■ PROBLEMS TO SOLVE:
(1) Using the blog post on use-value and the ecosocialist transition, answer these:
(a) Who edited the collection of Joel Kovel's essays?
(b) Where and in what year was Kovel's essay first published?
(c) What Marxist term does the post give for the landowner's profit?
(2) Write a continuation of the blog post on use-value and the ecosocialist transition, picking up right after its final sentence.

■ QUOTED TEXT:
<<<<
Sunday 27 September 2020

The Struggle for Use-Value – Thoughts About the Ecosocialist Transition


I have recently been reading ‘The Emergence of Ecosocialism,’ a collection of essays written by the now sadly departed Joel Kovel. Edited by Quincy Saul, and published in 2018, the book is reviewed more fully herehere and here on this blog.

In Kovel’s essay which goes by almost the same title as this post, (I've added Ecosocialist for clarity) first published at Capitalism Nature Socialism in 2000, he argues that the expansion of the notion of ‘use-value’ is a prerequisite for establishing an ecosocialist economic and social system to replace capitalism. The task becomes more urgent every day, as the evidence mounts of the acceleration of devastating climate change, wrought by our current, unsustainable, political economy.

In the introduction to the essay Kovel writes:

The chief selling point of capitalism is its phenomenal success at creating wealth in the commodity form. But the same success creates poverty and gathering ecocatastrophe. An ecologically rational society, by contrast, will have to turn away from the entire complex by means of which we have become enslaved by commodities. To do this, ecosocialism, - the name for such a society – will have to redefine the nature of wealth, and the way people under capitalism have come to define self-worth by the accumulation of commodities.

Capitalism sees nature, and humanity, as a field for exploitation to create commodities, which through ‘exchange-value’ is converted into capital, which increases the capacity for further exploitation and further capital extraction, and so on, indefinitely. The capitalist system ensures the efficient regulation of this process, whilst the capitalist state regulates access to the conditions of production, nature (land), humanity (labour) and infrastructure (the built environment).

Within this process, exchange value, which has no value in itself, needs to conjugate, to use Kovel’s term, with use-value to give it value. No one will be interested in things with no use-value, of course, but exchange-value sits like a parasite upon use-value. 

For example, a field can be used to produce food when human labour plants the seeds, water and tend to the crops. The food produced has a clear use-value, we need to eat food to survive, and any farm animals also need to be fed, to produce further food and perhaps animal labour. At which point the produce of the farm attains an exchange-value. People will buy the food, which then produces capital for the land owner as profit, or to use the Marxist term, surplus value.
>>>>
(Data excerpts)
<<<<
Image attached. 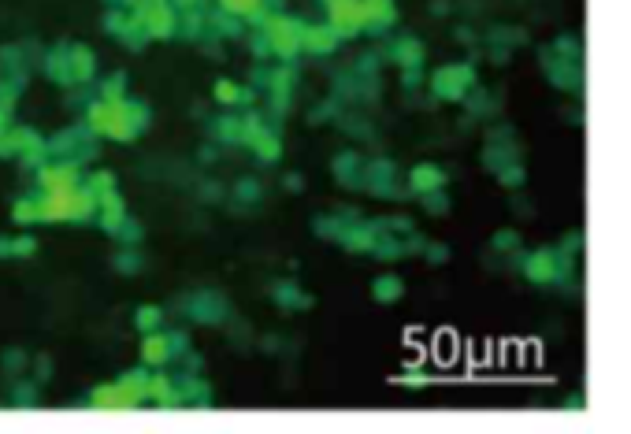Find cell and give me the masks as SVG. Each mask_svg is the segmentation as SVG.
Wrapping results in <instances>:
<instances>
[{"mask_svg":"<svg viewBox=\"0 0 631 434\" xmlns=\"http://www.w3.org/2000/svg\"><path fill=\"white\" fill-rule=\"evenodd\" d=\"M520 275L531 286H564L569 279V253L557 249H535V253L520 256Z\"/></svg>","mask_w":631,"mask_h":434,"instance_id":"obj_1","label":"cell"},{"mask_svg":"<svg viewBox=\"0 0 631 434\" xmlns=\"http://www.w3.org/2000/svg\"><path fill=\"white\" fill-rule=\"evenodd\" d=\"M305 26L308 23H301V19H294V15H279V12H271L268 15V23L260 26L264 34H268V45H271V56H279V60H297L301 52H305Z\"/></svg>","mask_w":631,"mask_h":434,"instance_id":"obj_2","label":"cell"},{"mask_svg":"<svg viewBox=\"0 0 631 434\" xmlns=\"http://www.w3.org/2000/svg\"><path fill=\"white\" fill-rule=\"evenodd\" d=\"M475 78H479V75H475L472 63H442V67L427 78V86H431L435 100L461 104V100H468V93L475 89Z\"/></svg>","mask_w":631,"mask_h":434,"instance_id":"obj_3","label":"cell"},{"mask_svg":"<svg viewBox=\"0 0 631 434\" xmlns=\"http://www.w3.org/2000/svg\"><path fill=\"white\" fill-rule=\"evenodd\" d=\"M538 56H542V75L550 78L557 89H564V93H580V89H583V63L580 60L557 56L550 45H546Z\"/></svg>","mask_w":631,"mask_h":434,"instance_id":"obj_4","label":"cell"},{"mask_svg":"<svg viewBox=\"0 0 631 434\" xmlns=\"http://www.w3.org/2000/svg\"><path fill=\"white\" fill-rule=\"evenodd\" d=\"M242 145H249V149L257 152L260 163H279V160H282V141H279V134H271L268 123H264L260 115H245V141H242Z\"/></svg>","mask_w":631,"mask_h":434,"instance_id":"obj_5","label":"cell"},{"mask_svg":"<svg viewBox=\"0 0 631 434\" xmlns=\"http://www.w3.org/2000/svg\"><path fill=\"white\" fill-rule=\"evenodd\" d=\"M446 182H450V174L438 168V163H416V168H409V174H405L409 197H427V193H438V190H446Z\"/></svg>","mask_w":631,"mask_h":434,"instance_id":"obj_6","label":"cell"},{"mask_svg":"<svg viewBox=\"0 0 631 434\" xmlns=\"http://www.w3.org/2000/svg\"><path fill=\"white\" fill-rule=\"evenodd\" d=\"M360 19L364 34H382L398 23V4L394 0H360Z\"/></svg>","mask_w":631,"mask_h":434,"instance_id":"obj_7","label":"cell"},{"mask_svg":"<svg viewBox=\"0 0 631 434\" xmlns=\"http://www.w3.org/2000/svg\"><path fill=\"white\" fill-rule=\"evenodd\" d=\"M387 56L394 60L401 71H405V67H424L427 49H424V41H420V38H413V34H398V38L390 41Z\"/></svg>","mask_w":631,"mask_h":434,"instance_id":"obj_8","label":"cell"},{"mask_svg":"<svg viewBox=\"0 0 631 434\" xmlns=\"http://www.w3.org/2000/svg\"><path fill=\"white\" fill-rule=\"evenodd\" d=\"M338 45H342V34L331 23H308L305 26V52L308 56H331Z\"/></svg>","mask_w":631,"mask_h":434,"instance_id":"obj_9","label":"cell"},{"mask_svg":"<svg viewBox=\"0 0 631 434\" xmlns=\"http://www.w3.org/2000/svg\"><path fill=\"white\" fill-rule=\"evenodd\" d=\"M216 4H219V12L234 15V19H242V23H253V26H264L268 15H271L268 0H216Z\"/></svg>","mask_w":631,"mask_h":434,"instance_id":"obj_10","label":"cell"},{"mask_svg":"<svg viewBox=\"0 0 631 434\" xmlns=\"http://www.w3.org/2000/svg\"><path fill=\"white\" fill-rule=\"evenodd\" d=\"M271 301H275L282 312H308L316 304L312 293L301 290V286H294V282H279L275 290H271Z\"/></svg>","mask_w":631,"mask_h":434,"instance_id":"obj_11","label":"cell"},{"mask_svg":"<svg viewBox=\"0 0 631 434\" xmlns=\"http://www.w3.org/2000/svg\"><path fill=\"white\" fill-rule=\"evenodd\" d=\"M405 297V279L398 271H382L371 279V301L375 304H398Z\"/></svg>","mask_w":631,"mask_h":434,"instance_id":"obj_12","label":"cell"},{"mask_svg":"<svg viewBox=\"0 0 631 434\" xmlns=\"http://www.w3.org/2000/svg\"><path fill=\"white\" fill-rule=\"evenodd\" d=\"M171 353H175V341H171V334H160V330H152V334H145L141 341V360L149 367H160L168 364Z\"/></svg>","mask_w":631,"mask_h":434,"instance_id":"obj_13","label":"cell"},{"mask_svg":"<svg viewBox=\"0 0 631 434\" xmlns=\"http://www.w3.org/2000/svg\"><path fill=\"white\" fill-rule=\"evenodd\" d=\"M331 171L342 179V186H360L364 190V160H360V152H338L331 160Z\"/></svg>","mask_w":631,"mask_h":434,"instance_id":"obj_14","label":"cell"},{"mask_svg":"<svg viewBox=\"0 0 631 434\" xmlns=\"http://www.w3.org/2000/svg\"><path fill=\"white\" fill-rule=\"evenodd\" d=\"M149 401L160 404V409H179V404H182V390L171 382L168 375H152L149 378Z\"/></svg>","mask_w":631,"mask_h":434,"instance_id":"obj_15","label":"cell"},{"mask_svg":"<svg viewBox=\"0 0 631 434\" xmlns=\"http://www.w3.org/2000/svg\"><path fill=\"white\" fill-rule=\"evenodd\" d=\"M212 97L219 104H253V89L249 86H238L231 78H219L212 86Z\"/></svg>","mask_w":631,"mask_h":434,"instance_id":"obj_16","label":"cell"},{"mask_svg":"<svg viewBox=\"0 0 631 434\" xmlns=\"http://www.w3.org/2000/svg\"><path fill=\"white\" fill-rule=\"evenodd\" d=\"M190 316L200 319V323H219L227 316V304H223V297H216V293H205V297H197V304H190Z\"/></svg>","mask_w":631,"mask_h":434,"instance_id":"obj_17","label":"cell"},{"mask_svg":"<svg viewBox=\"0 0 631 434\" xmlns=\"http://www.w3.org/2000/svg\"><path fill=\"white\" fill-rule=\"evenodd\" d=\"M41 186L45 190H75L78 186V171L75 168H41Z\"/></svg>","mask_w":631,"mask_h":434,"instance_id":"obj_18","label":"cell"},{"mask_svg":"<svg viewBox=\"0 0 631 434\" xmlns=\"http://www.w3.org/2000/svg\"><path fill=\"white\" fill-rule=\"evenodd\" d=\"M179 390H182V404H212V386H208V382L182 378Z\"/></svg>","mask_w":631,"mask_h":434,"instance_id":"obj_19","label":"cell"},{"mask_svg":"<svg viewBox=\"0 0 631 434\" xmlns=\"http://www.w3.org/2000/svg\"><path fill=\"white\" fill-rule=\"evenodd\" d=\"M371 256H375V260H401V256H409V249H405V242H401V238H394V234H379V242H375Z\"/></svg>","mask_w":631,"mask_h":434,"instance_id":"obj_20","label":"cell"},{"mask_svg":"<svg viewBox=\"0 0 631 434\" xmlns=\"http://www.w3.org/2000/svg\"><path fill=\"white\" fill-rule=\"evenodd\" d=\"M524 179H527V171H524V160H516V163H505V168L498 171V186H501V190H524Z\"/></svg>","mask_w":631,"mask_h":434,"instance_id":"obj_21","label":"cell"},{"mask_svg":"<svg viewBox=\"0 0 631 434\" xmlns=\"http://www.w3.org/2000/svg\"><path fill=\"white\" fill-rule=\"evenodd\" d=\"M420 205L427 208V216H450L453 212V197L446 190H438V193H427V197H420Z\"/></svg>","mask_w":631,"mask_h":434,"instance_id":"obj_22","label":"cell"},{"mask_svg":"<svg viewBox=\"0 0 631 434\" xmlns=\"http://www.w3.org/2000/svg\"><path fill=\"white\" fill-rule=\"evenodd\" d=\"M550 49L557 52V56H564V60H580V63H583V41H580V38H569V34H561V38L550 41Z\"/></svg>","mask_w":631,"mask_h":434,"instance_id":"obj_23","label":"cell"},{"mask_svg":"<svg viewBox=\"0 0 631 434\" xmlns=\"http://www.w3.org/2000/svg\"><path fill=\"white\" fill-rule=\"evenodd\" d=\"M490 249H494V253H516V249H520V230H509V227L494 230Z\"/></svg>","mask_w":631,"mask_h":434,"instance_id":"obj_24","label":"cell"},{"mask_svg":"<svg viewBox=\"0 0 631 434\" xmlns=\"http://www.w3.org/2000/svg\"><path fill=\"white\" fill-rule=\"evenodd\" d=\"M394 382H398V386H413V390H424V386L435 382V375H427L424 367H409V372H401Z\"/></svg>","mask_w":631,"mask_h":434,"instance_id":"obj_25","label":"cell"},{"mask_svg":"<svg viewBox=\"0 0 631 434\" xmlns=\"http://www.w3.org/2000/svg\"><path fill=\"white\" fill-rule=\"evenodd\" d=\"M134 323H138V330H145V334H152V330H160V308H152V304H145V308H138V316H134Z\"/></svg>","mask_w":631,"mask_h":434,"instance_id":"obj_26","label":"cell"},{"mask_svg":"<svg viewBox=\"0 0 631 434\" xmlns=\"http://www.w3.org/2000/svg\"><path fill=\"white\" fill-rule=\"evenodd\" d=\"M234 197H238V201H245V205L260 201V182H257V179H242V182L234 186Z\"/></svg>","mask_w":631,"mask_h":434,"instance_id":"obj_27","label":"cell"},{"mask_svg":"<svg viewBox=\"0 0 631 434\" xmlns=\"http://www.w3.org/2000/svg\"><path fill=\"white\" fill-rule=\"evenodd\" d=\"M89 190H93L97 197H104V193H115V174H112V171H97L93 179H89Z\"/></svg>","mask_w":631,"mask_h":434,"instance_id":"obj_28","label":"cell"},{"mask_svg":"<svg viewBox=\"0 0 631 434\" xmlns=\"http://www.w3.org/2000/svg\"><path fill=\"white\" fill-rule=\"evenodd\" d=\"M424 256H427V264H446V260H450V245H446V242H427Z\"/></svg>","mask_w":631,"mask_h":434,"instance_id":"obj_29","label":"cell"},{"mask_svg":"<svg viewBox=\"0 0 631 434\" xmlns=\"http://www.w3.org/2000/svg\"><path fill=\"white\" fill-rule=\"evenodd\" d=\"M420 82H424V67H405V71H401V86L413 89V86H420Z\"/></svg>","mask_w":631,"mask_h":434,"instance_id":"obj_30","label":"cell"},{"mask_svg":"<svg viewBox=\"0 0 631 434\" xmlns=\"http://www.w3.org/2000/svg\"><path fill=\"white\" fill-rule=\"evenodd\" d=\"M286 190L290 193H301V190H305V179H301V174H286Z\"/></svg>","mask_w":631,"mask_h":434,"instance_id":"obj_31","label":"cell"},{"mask_svg":"<svg viewBox=\"0 0 631 434\" xmlns=\"http://www.w3.org/2000/svg\"><path fill=\"white\" fill-rule=\"evenodd\" d=\"M200 4H205V0H175V8H179V12H197Z\"/></svg>","mask_w":631,"mask_h":434,"instance_id":"obj_32","label":"cell"},{"mask_svg":"<svg viewBox=\"0 0 631 434\" xmlns=\"http://www.w3.org/2000/svg\"><path fill=\"white\" fill-rule=\"evenodd\" d=\"M564 409H575V412H580V409H583V397H580V393L564 397Z\"/></svg>","mask_w":631,"mask_h":434,"instance_id":"obj_33","label":"cell"},{"mask_svg":"<svg viewBox=\"0 0 631 434\" xmlns=\"http://www.w3.org/2000/svg\"><path fill=\"white\" fill-rule=\"evenodd\" d=\"M271 4H282V0H271Z\"/></svg>","mask_w":631,"mask_h":434,"instance_id":"obj_34","label":"cell"}]
</instances>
>>>>
■ RESPONSES FOR EACH TASK:
(1)
(a) Quincy Saul
(b) At Capitalism Nature Socialism, in 2000
(c) Surplus value

(2)
The use-value of food is obvious, and the capitalist system will seek to produce more of this surplus value, because it needs to grow to survive, which leads to what is referred to as 'efficiencies', the use of machinery for example, reducing labour costs to get even more surplus value from the same patch of land. Fertilisers and pesticides will need to be used also to increase the yield, which in turn degrades the land and the wider environment. Which means more will need to be used, and so on.

With some commodities, like the various gadgets that are continually produced have a less clear ‘use-value,’ but the capitalist system manipulates people’s wants through the fashion and marketing / advertising industries. We all too often have a desire for novelty as a species, and the system exploits this, when often these goods in themselves have very limited use-vale, but become the latest must have thing.

Kovel writes:

For capital, the ideal world would be one in which everything useful – the air, the water we drink, the songs we whistle to ourselves – would in fact be the occasion of a commodity. Air is still largely free, though there is a brisk trade in purification devices and elements of it like oxygen; while water, as we know, has become increasingly commodified and in certain locales costs more than gasoline.at the supermarket. The ecological crisis has created new ground for commodity formation, which is just fine so far as ruling interests are concerned.

What would a prefigurative ecosocialism look like then? To take our example of a field used to grow food. If the farming was of an organic nature, not dispensing fertilisers and pesticides, it would be moving towards ecosocialism. And what if it was run as a cooperative, with equal shares for all in the cooperative and therefore with no surplus value being appropriated? This again would move this type of ensemble towards ecosocialism.

This is far from supplanting exchange-value with use-value but is an example of how things could be run differently, and make the idea less utopian, that it might otherwise be seen, making it more attainable. Kovel says these ways of production can be seen as stepping stones to ecosocialism. These two examples also bridge the issues of land and labour, which can be seen as bringing them together, eco and socialism.

Kovel again:

The restoration of use-values is first of all, no simple atavism, that is, we do not seek to recapture some original goodness of use-value in things before capital subordinated them to exchange value. Use-value is a kind of relationship; it signifies appropriation between humanity and nature, and within humanity as part of nature, and cannot be reduced to any crude or absolute measure of worth.

Kovel adds that this type of working can address what Marx called the alienation of labour, resulting from capitalist productive processes and the extraction of surplus value from the workers. Thus the restoration of the use-value of human labor points toward the emancipation of the worker from capital.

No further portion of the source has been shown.